PROBLEM DESCRIPTION: Please answer from the career-advice text: besides technical skills, what kind of skills can volunteering and internships teach?

***** TEXT SHOWN *****

That said, don’t overlook working in jobs that are so-called unrelated to what you’d like to do. Jobs ranging from retail to part-time tutoring harbour valuable opportunities to learn a neat skill or two that won’t hurt to have under your belt upon applying to school. If your schedule permits, also seek volunteering opportunities for causes you believe in or apply for internships.  These opportunities are not only capable teaching you technical skills, but soft  ‘people’ skills too.

Don’t underestimate the value of these soft skills!

Many STEM occupations not only want you to be savvy in the intricate, technical stuff. They want you to be able to work independently and with others, as well as communicate effectively and in a detailed-oriented manner, especially under time-sensitive deadlines.

Becoming a student enrolled in higher education stems far beyond the ability to complete a formal lab report in a week or even designing a research project of your own. A student enrolled in university or college should be a self-directed, pragmatic learner, which is an asset to any higher learning institution.

Network, network, and then network some more.
Image courtesy of Frits Ahlefeldt-Laurvig.

Image courtesy of Frits Ahlefeldt-Laurvig.

You hear it all the time (even from us!), but with good reason.

Networking is not just for business gurus or people who’re looking to become CEOs one day. Even for people pursuing scientific careers, it’s vital to connect with individuals involved in STEM, which goes beyond your post-secondary colleagues. Connecting with different personalities will provide you alternative insights to your career aspirations or present you with helpful advice towards your higher education.

***** SUPPLIED RECORDS *****

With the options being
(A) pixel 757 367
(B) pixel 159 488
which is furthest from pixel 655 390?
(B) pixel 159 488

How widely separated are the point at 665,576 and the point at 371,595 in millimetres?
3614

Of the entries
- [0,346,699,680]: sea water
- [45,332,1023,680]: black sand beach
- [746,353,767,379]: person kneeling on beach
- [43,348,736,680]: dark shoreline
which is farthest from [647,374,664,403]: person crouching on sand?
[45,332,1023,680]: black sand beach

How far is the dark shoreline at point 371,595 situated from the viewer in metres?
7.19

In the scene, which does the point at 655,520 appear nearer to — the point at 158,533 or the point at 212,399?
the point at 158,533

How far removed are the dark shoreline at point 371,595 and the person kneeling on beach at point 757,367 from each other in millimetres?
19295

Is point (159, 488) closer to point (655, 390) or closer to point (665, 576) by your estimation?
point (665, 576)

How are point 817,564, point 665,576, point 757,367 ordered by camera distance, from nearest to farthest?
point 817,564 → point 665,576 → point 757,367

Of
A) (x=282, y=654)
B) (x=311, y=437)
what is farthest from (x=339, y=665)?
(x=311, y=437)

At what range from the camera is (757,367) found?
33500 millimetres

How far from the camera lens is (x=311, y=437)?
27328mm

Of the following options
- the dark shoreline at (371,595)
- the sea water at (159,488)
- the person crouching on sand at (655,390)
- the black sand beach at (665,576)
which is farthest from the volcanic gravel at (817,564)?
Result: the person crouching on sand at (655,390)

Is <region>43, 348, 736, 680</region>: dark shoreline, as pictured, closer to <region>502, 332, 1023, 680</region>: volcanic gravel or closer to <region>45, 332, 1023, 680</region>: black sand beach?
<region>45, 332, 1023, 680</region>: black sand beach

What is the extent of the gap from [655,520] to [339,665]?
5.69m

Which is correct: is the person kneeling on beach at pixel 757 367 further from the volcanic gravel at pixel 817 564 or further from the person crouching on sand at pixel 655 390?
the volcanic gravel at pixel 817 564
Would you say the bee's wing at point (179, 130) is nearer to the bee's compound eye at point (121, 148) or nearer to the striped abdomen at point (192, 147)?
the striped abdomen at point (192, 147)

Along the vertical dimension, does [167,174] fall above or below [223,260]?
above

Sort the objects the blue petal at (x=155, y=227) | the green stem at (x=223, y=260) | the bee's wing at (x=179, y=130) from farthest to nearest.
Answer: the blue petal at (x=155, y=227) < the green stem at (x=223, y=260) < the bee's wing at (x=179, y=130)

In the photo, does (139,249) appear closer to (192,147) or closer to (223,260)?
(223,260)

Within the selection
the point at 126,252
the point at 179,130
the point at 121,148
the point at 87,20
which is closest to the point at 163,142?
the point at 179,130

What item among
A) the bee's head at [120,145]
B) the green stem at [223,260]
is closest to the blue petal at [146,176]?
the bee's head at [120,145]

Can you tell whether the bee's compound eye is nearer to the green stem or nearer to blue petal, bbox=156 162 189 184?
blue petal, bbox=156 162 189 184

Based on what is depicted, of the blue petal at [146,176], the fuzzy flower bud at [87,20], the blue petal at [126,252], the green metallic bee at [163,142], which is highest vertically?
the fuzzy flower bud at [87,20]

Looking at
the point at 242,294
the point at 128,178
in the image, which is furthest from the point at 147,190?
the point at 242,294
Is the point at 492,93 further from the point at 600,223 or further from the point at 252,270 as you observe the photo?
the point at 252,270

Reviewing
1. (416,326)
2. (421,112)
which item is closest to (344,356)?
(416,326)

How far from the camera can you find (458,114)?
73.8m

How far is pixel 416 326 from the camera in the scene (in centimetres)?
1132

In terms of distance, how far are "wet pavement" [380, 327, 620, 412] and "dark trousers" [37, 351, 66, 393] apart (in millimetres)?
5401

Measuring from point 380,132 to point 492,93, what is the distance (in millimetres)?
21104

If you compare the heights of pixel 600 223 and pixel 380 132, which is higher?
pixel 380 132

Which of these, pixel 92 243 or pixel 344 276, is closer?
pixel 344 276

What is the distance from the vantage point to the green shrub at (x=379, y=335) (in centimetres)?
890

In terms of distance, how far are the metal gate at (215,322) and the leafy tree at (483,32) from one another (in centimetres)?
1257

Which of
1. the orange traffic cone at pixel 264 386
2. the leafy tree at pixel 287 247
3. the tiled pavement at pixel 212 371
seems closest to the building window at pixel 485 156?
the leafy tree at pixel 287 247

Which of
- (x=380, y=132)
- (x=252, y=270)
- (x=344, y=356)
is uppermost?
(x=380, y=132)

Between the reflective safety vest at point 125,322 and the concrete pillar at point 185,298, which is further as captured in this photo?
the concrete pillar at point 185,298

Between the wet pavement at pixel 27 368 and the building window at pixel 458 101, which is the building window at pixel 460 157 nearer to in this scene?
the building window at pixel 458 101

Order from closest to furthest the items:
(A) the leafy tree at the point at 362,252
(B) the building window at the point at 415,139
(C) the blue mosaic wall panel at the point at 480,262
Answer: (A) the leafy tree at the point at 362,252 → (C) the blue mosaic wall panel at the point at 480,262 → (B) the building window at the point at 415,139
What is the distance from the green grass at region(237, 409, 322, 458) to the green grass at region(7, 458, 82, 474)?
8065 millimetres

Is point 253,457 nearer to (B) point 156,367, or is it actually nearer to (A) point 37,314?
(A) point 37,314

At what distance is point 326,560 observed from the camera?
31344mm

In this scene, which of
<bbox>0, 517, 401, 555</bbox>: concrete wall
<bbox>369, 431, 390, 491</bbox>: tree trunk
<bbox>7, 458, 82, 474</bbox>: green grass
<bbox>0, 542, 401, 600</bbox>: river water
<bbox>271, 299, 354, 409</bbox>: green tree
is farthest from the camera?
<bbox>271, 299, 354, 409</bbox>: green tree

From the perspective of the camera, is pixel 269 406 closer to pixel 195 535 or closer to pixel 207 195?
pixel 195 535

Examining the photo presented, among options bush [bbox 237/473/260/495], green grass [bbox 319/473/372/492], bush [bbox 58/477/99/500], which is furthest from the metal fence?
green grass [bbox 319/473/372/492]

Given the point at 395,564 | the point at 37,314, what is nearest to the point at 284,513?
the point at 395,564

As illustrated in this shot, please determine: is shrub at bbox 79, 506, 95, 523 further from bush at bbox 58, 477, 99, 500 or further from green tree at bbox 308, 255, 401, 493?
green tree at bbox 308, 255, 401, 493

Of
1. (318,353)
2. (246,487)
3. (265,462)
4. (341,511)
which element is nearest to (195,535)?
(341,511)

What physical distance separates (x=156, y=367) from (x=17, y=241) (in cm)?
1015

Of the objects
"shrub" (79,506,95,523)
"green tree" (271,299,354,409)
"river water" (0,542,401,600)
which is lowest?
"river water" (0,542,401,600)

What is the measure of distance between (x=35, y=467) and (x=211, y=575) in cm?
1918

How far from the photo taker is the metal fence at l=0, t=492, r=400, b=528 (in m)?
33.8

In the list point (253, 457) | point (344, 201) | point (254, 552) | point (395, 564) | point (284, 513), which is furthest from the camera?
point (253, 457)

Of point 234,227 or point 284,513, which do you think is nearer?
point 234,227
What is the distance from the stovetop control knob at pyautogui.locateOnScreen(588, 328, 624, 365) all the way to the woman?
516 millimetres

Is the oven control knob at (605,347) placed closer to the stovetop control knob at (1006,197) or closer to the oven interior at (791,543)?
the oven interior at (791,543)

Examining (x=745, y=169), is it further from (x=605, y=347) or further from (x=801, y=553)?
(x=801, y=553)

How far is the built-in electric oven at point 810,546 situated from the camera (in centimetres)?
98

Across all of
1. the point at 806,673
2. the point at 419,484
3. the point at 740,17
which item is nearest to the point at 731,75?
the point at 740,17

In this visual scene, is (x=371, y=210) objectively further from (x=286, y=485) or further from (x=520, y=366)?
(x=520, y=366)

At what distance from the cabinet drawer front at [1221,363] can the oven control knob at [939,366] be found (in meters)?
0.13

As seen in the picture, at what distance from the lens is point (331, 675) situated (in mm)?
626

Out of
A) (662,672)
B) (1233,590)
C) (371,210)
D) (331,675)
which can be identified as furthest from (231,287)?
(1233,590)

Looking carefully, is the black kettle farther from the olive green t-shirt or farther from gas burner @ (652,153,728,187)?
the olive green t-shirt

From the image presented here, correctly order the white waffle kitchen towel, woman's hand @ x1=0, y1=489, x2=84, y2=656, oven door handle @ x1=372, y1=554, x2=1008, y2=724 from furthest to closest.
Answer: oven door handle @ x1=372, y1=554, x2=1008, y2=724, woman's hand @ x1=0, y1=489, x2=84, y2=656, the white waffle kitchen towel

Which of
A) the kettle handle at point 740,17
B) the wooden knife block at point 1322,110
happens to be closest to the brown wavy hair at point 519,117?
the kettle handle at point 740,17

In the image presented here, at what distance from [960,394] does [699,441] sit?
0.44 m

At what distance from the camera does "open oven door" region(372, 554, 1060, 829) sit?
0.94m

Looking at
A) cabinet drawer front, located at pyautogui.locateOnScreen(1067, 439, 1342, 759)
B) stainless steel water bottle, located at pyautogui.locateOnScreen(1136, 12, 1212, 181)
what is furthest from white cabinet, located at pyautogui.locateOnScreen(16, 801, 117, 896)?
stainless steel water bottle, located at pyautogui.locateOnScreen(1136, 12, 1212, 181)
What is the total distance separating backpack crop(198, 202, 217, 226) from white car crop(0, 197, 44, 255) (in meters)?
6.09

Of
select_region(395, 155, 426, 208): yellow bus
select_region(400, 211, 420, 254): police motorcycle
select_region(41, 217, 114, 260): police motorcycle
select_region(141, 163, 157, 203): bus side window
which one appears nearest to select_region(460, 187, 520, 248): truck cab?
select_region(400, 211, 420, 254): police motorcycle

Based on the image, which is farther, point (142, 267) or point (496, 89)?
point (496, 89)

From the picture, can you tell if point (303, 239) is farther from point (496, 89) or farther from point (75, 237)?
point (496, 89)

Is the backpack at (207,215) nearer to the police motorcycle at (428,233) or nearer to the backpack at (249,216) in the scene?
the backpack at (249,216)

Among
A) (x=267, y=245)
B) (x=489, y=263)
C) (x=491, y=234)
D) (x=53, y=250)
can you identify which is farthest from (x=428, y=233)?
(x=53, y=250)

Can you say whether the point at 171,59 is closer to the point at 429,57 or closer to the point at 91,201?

*****

SOLUTION FOR THIS PROBLEM: Soft "people" skills.